_Selected text:_
━━━━━━━━━━━━━━━━━━━━

Prompt Template System (`providers/prompts.py`)¶

Templates use {placeholder} syntax. Required placeholders: {source_lang}, {target_lang}, {domain}, {text}.

Optional placeholder: {glossary} — auto-populated from the glossary when present in a template. Double braces {{...}} are treated as literal braces (e.g., {{math}} renders as {math} in the final prompt).

Key Design Decisions¶

JSON files over SQLite¶

Git-friendly, transparent, easy for RAs to inspect and edit manually. Per-user files avoid merge conflicts when multiple RAs work simultaneously.

Per-user data files¶

Each contributor gets their own file (data/terms/{username}.json). Seed data uses the _seed_ prefix (data/terms/_seed_economics.json). All files are loaded together at runtime via glob — the distinction is purely organizational.

GitHub identity via `gh` CLI¶

Username auto-detected with gh api user --jq .login (cached with lru_cache). No manual --user flags needed. Requires gh auth login as a one-time setup.

Pydantic for schemas¶

Type safety + auto JSON Schema generation + validation in one place. Models serve double duty as the validation layer and the documentation of the data format.

━━━━━━━━━━━━━━━━━━━━

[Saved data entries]
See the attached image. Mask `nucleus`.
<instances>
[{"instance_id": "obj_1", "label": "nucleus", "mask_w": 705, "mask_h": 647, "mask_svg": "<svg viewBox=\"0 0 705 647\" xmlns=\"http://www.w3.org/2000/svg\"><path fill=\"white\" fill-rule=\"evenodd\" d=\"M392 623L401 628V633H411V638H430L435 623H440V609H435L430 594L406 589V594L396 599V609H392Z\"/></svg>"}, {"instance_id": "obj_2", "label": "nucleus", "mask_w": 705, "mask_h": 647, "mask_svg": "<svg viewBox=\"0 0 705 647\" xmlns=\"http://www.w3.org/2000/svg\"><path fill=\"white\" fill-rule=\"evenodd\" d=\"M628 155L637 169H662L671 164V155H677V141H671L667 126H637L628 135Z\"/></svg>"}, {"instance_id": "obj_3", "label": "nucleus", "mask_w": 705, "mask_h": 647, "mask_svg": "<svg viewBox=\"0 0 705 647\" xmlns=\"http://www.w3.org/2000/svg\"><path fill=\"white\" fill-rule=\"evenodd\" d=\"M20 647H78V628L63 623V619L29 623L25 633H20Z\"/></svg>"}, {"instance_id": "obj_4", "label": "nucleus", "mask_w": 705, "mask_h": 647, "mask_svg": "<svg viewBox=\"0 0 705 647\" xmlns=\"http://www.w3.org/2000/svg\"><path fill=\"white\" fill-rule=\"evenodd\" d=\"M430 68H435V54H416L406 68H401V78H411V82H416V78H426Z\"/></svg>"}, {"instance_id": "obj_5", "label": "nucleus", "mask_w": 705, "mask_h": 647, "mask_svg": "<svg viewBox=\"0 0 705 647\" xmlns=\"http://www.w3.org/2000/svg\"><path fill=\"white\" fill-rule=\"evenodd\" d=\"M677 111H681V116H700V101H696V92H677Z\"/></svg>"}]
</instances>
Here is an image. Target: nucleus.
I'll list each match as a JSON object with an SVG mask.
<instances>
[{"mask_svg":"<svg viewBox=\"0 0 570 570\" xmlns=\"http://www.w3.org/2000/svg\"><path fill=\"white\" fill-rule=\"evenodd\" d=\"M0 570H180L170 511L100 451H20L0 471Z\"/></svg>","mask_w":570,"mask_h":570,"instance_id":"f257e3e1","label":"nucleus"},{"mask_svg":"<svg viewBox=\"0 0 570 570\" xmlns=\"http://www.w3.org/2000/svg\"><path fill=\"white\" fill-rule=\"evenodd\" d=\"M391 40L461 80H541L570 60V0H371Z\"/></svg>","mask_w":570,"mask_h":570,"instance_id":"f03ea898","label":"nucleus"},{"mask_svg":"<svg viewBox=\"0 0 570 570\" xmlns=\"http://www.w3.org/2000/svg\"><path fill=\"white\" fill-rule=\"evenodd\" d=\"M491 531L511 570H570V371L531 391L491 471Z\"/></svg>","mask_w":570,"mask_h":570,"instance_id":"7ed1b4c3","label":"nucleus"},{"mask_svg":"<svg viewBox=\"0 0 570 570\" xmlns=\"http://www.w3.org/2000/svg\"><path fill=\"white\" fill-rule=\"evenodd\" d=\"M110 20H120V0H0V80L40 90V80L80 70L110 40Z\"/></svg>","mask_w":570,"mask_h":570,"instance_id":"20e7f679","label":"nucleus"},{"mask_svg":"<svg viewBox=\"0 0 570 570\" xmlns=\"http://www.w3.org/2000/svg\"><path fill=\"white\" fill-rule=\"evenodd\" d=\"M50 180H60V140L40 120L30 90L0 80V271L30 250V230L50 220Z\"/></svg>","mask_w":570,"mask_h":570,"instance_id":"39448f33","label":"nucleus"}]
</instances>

━━━━━━━━━━━━━━━━━━━━

_What is being asked:_
Print the part of the design notes between "JSON files over" and "a one-time setup.", inclusive. This data was taken from a separate source.

_Reply to the exercise:_
JSON files over SQLite¶

Git-friendly, transparent, easy for RAs to inspect and edit manually. Per-user files avoid merge conflicts when multiple RAs work simultaneously.

Per-user data files¶

Each contributor gets their own file (data/terms/{username}.json). Seed data uses the _seed_ prefix (data/terms/_seed_economics.json). All files are loaded together at runtime via glob — the distinction is purely organizational.

GitHub identity via `gh` CLI¶

Username auto-detected with gh api user --jq .login (cached with lru_cache). No manual --user flags needed. Requires gh auth login as a one-time setup.